Артём не понял, почему ум – помеха доброму христианину. И почему сердится великая княгиня – тоже не понял. Но намек, что отец его нехорош, ему не понравился. И на это Артёму было что сказать. Только тем, кто носит княжий титул, такого не говорят.
– Бабушка! – не выдержал Ярополк. – Артём нас от копченых спас! За что ты его ругаешь?
– Во-первых, копченые еще здесь. Не ушли, рядышком стоят. А во-вторых, где это видано, чтобы какой-то вьюнош розовощекий своевольно решал, как ему город оборонять.
Ярополк потрогал свою щеку, куда более гладкую, чем у Артёма, но всё-таки сказал:
– Я ему разрешил. И гридням велел вылазку сделать тоже я.
– А почему я не знала?
– Потому что не женское это дело – воевать! – выпалил Ярополк.
Сказал – и сам испугался.
Но княгиня не рассердилась. Махнула рукой.
– Награждать тебя не буду, – сказала она Артёму. – Вернется князь – наградит. Он меня щедрей.

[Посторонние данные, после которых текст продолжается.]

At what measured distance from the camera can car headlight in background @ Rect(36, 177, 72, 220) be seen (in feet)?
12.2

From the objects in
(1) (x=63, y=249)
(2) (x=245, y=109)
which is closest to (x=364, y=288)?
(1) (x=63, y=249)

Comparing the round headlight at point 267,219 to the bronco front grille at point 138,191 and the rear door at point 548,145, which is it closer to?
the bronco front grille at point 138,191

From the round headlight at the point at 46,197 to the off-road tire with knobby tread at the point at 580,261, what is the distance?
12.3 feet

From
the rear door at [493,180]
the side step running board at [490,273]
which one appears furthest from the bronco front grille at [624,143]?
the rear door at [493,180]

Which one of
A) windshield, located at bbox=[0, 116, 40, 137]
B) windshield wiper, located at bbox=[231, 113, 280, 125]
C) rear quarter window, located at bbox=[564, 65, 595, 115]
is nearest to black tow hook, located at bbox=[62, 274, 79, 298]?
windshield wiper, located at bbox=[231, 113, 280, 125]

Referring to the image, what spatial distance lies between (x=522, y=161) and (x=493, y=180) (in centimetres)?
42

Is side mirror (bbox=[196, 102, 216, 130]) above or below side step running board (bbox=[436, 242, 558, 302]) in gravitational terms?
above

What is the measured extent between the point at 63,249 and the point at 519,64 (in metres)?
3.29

«Это уж точно», – подумал Артём.
Княгиня всегда была скуповата, а к старости и вовсе жадной стала. Она церкви строила. В Киеве уже три возвела и еще пять заложила. То же у себя в Вышгороде. А на оброчных землях – еще десятка три. Строить же церкви – дорого. Еще на утварь да на священнослужителей деньги нужны. Христиан на ее земле мало. От их приношений церковным клирам не прокормиться. Подворье ромейское в Киеве особой щедростью не отличалось. Зато купцам Ольгиным в Царьграде полегче стало. О руси[10 - Еще раз напоминаем, что в десятом веке русь – не этнос или название государства, а те, кто служит князю киевскому.] у византийцев самые разные слухи ходили. Иные даже всерьез поговаривали, что князь русов – это тот самый князь Рос из пророчества Иезекииля, который вместе с Гогом и Магогом принесет народу Рима нескончаемые бедствия.[11 - Настоящая цитата из пророчества Иезекииля звучит так: «Вот Я – на тебя, Гог, князь Роша, Мешеха и Фувала!» (Иез. XXXIX, 1. Ср.: Бытие. XLVI, 21). В Библии же слово «Рош» является ошибкой греческого перевода, однако византийцы полагали его названием народа и века этак с пятого примеривали к варварам, угрожавшим империи. Естественно, когда в девятом веке на мировой арене появилась княжья русь, византийцы сразу вспомнили о иезекиилевом «Роше». Первым это лингвистическое «открытие» совершил константинопольский патриарх Фотий, но сама цитата из Иезекииля была литературно отождествлена с русами в житии Василия Нового: «Варварский народ придет сюда на нас свирепо, называемый Рос и Ог и Мог». А византийский хронист Лев Диакон, «живописуя» войну Святослава с Византией, сообщает: «…этот народ безрассуден, храбр, воинствен и могуч, (что) он совершает нападения на все соседние племена, утверждают многие»; говорит об этом и божественный Иезекииль такими словами: «Вот я навожу на тебя Гога и Магога, князя Рос». Вот такое вольное цитирование Библии, надо полагать, и привело к тому, что «русь» трансформировалась в «рос». Пишу об этом так подробно потому, что многие серьезные историки полагают, что эта трансформация и породила слово «Россия».] Посему отношение к Киеву в Константинополе было довольно враждебное. Крещеная же русь уже не могла восприниматься как злая сила из пророчества. Но окончательно вычеркнуть русов из списка подозреваемых в принадлежности к «гогам» и «магогам» в Константинополе пока не могли, поскольку русью назывались не подданные княгини Ольга, а военная дружина князя Святослава. А он, несмотря на уговоры матери, креститься не собирался.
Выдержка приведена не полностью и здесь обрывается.